This tool will accept a list of newline separated numbers via STDIN and output one or more statistical measures to STDOUT. For example, if you have a log for a web service and you want to know the average and maximum request times, you can do something like this:
grep REQ_TIME /var/log/myservice.log | awk '{print $NF}' | pst --stats=mean,max
For larger workloads this will support using multiple threads to allow multiple measures to be calculated concurrently. This will be explicitly specified to ensure that the user has control over how many system resources are used. By default, the tool will run in a single thread.
-h = Help
-p, --percentiles = A comma separated list of percentiles.

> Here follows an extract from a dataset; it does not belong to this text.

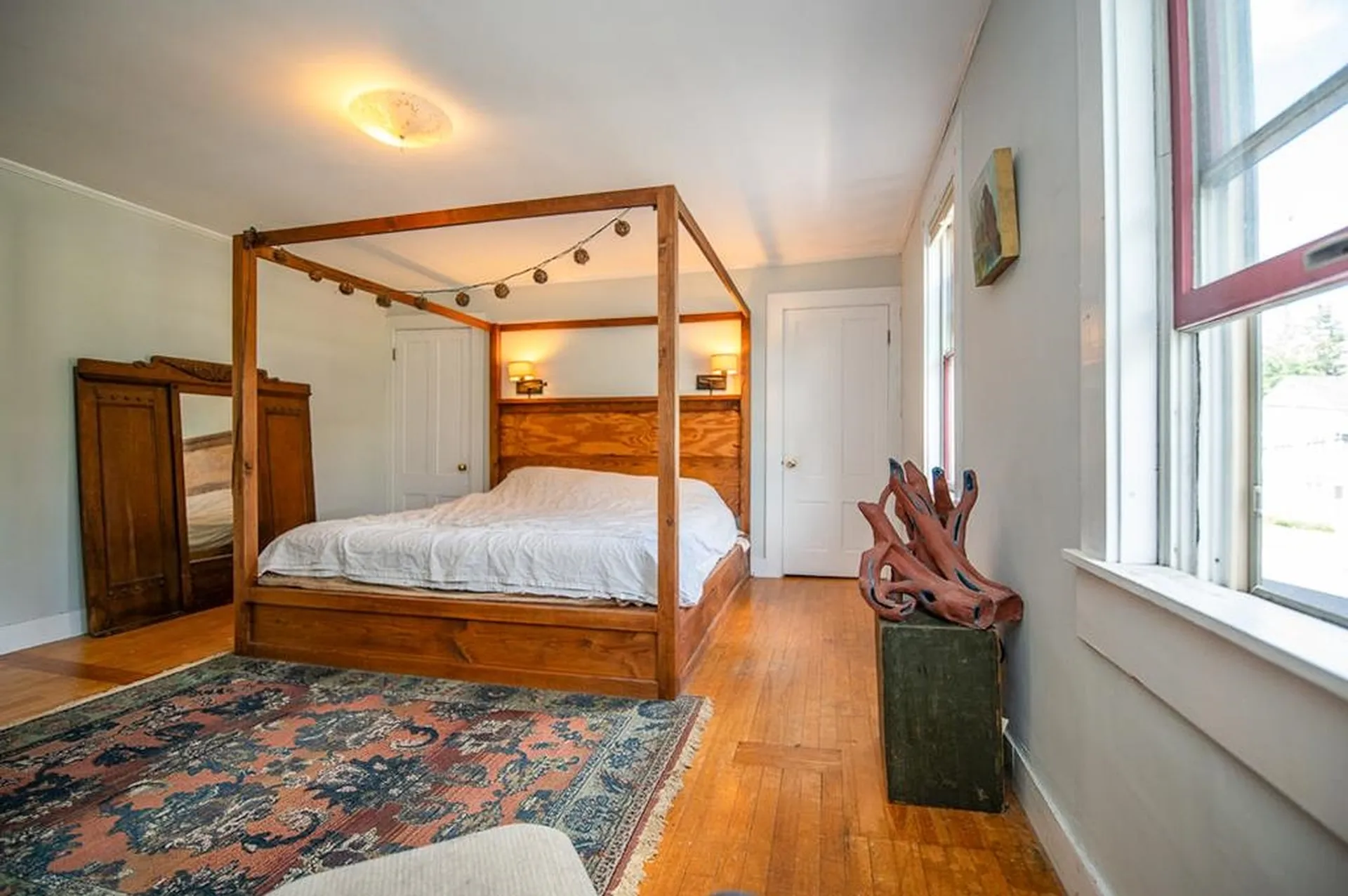 188 Central Street Northfield VT 05663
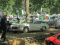 So war's:: 10. Classic Days Schloss Dyck, 31.7.-2.8.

Only
applicable if percentiles is specified for --stats.
-s, --stats = A comma separated list of statistical measures
-t, --threads = The number of worker threads to use.
- count
- sum
- mean
- median
- mode
- stddev (Standard Deviation)
- range
- percentiles
Normally, the median and the 50th percentile are the same value. However, in this case, to keep things simple I chose them to be slightly different. Median is a true median. E.g. it is the value that exactly splits the values in half. So, if you have the values 1, 2, 3, and 4, the median is 2.5. However, the 50th percentile this will return 3 since 50% of the values will be below 3.
pst -s mean
pst -s mean,median,stddev
pst -s percentiles -p 50,90,99
pst -s mean,median,stddev -t 3
This version will implement all of the above features.
The goal for this version will be to support grouping statistics by a key. For example, we could calculate the mean response time for a service by day or hour.
The goal for this release is to support generating charts and graphs based on the output of the tool. Gnuplot is the most likely tool to be used for this.